La période de consolidation du politique est probablement la plus cruelle de l’histoire. Les deux guerres mondiales réunies auraient fait plus de victimes que toutes les violences engendrées par d’autres formes de confrontation durant cette seconde période. Au total, plus de 100 millions d’hommes seraient morts ainsi. Avec un bilan à peine plus élevé qu’un cinquième de ce total, l’ultime période de l’époque industrielle constituerait ainsi une phase d’accalmie… Il serait pourtant audacieux de soutenir que ce constat grave ne tiendrait qu’au transfert de pouvoir évoqué : en effet, le passé est riche en exemples témoignant du vieux penchant des hommes à s’entretuer. Ce serait aussi présomptueux d’affirmer que les promoteurs (comme les exécutants) de ces désastres auraient été dotés d’une cruauté proportionnelle à ce terrible inventaire : ceci négligerait les progrès techniques des moyens de destruction. (Les attaques américaines contre les villes de Hiroshima et Nagasaki ont fait, en quelques minutes, autant de victimes que la guerre russo-japonaise en deux ans. Est-ce que, pour autant, le président Truman occuperait la première place au palmarès de la barbarie, au détriment par exemple du tsar Nicolas II et de l’empereur Mutsuhito, ou de tant d’autres ?) Enfin, je crois que l’émotion surgie à l’ombre de ces réflexions ne devrait pas estomper le principal constat digne d’intérêt au sens de cette étude : politiquement, l’empreinte de cette période est faible. Certes, c’est le moment des plus grandes entreprises doctrinaires de l’ère industrielle : le capitalisme fordiste, le taylorisme, le keynésianisme, le bolchevisme, le maoïsme, les nationalismes allemand et italien, auxquels on pourrait ajouter le colonialisme et le sionisme. Mais, foncièrement, pour l’électeur du monde occidental, l’offre politique reste la même. Comment ça ?
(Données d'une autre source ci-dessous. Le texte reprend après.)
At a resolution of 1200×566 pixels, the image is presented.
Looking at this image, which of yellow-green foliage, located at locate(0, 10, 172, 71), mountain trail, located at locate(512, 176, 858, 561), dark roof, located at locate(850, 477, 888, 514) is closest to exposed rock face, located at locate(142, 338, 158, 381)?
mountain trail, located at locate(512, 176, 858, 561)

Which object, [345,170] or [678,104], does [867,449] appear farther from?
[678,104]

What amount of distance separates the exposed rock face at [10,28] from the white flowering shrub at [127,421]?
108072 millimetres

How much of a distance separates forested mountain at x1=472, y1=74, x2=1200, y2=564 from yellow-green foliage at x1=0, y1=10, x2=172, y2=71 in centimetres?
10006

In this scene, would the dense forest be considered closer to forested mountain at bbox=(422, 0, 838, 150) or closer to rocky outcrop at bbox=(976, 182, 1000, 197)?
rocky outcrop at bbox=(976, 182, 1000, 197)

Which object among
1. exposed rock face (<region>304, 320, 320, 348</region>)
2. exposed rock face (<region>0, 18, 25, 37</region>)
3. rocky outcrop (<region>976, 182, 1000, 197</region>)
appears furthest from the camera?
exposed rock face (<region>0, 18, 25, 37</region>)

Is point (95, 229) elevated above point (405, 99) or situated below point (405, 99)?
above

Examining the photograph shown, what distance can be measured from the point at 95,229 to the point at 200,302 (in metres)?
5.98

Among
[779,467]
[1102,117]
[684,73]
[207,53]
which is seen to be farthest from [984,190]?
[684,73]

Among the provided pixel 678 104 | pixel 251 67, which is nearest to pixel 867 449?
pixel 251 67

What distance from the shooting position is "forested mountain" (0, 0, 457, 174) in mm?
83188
Eh bien, le colonialisme ne fait partie que subsidiairement de la vie des métropoles. Les échanges sont bien sûr vifs, la dépendance aussi, souvent dans les deux sens. Mais politiquement, vus depuis l’Occident, les colonies et autres protectorats comptent peu. Avec la dictature du prolétariat, le communisme a vite fait d’éliminer les notions de contre-offre et d’option. Ainsi, pendant 50 ans, il s’entoure d’un nuage de satellites politiquement factices. Vraies innovations et résultats d’un réel processus géopolitique, les nationalismes allemand et italien rejettent également toute contre-offre, travaillant en monopartisme. Mais leur vie est trop courte pour jeter les bases d’une alternative fiable, et leur parcours les sort de l’histoire. Enfin, le trajet du sionisme est aussi national, et en même temps diffus et répandu. Et à vrai dire, son but ne se décline pas en termes de choix de concepts. Ainsi, de toutes ces formules plus ou moins récentes, une seul émerge, compte et se maintient : la toujours bonne vieille politique bivalente gauche-droite.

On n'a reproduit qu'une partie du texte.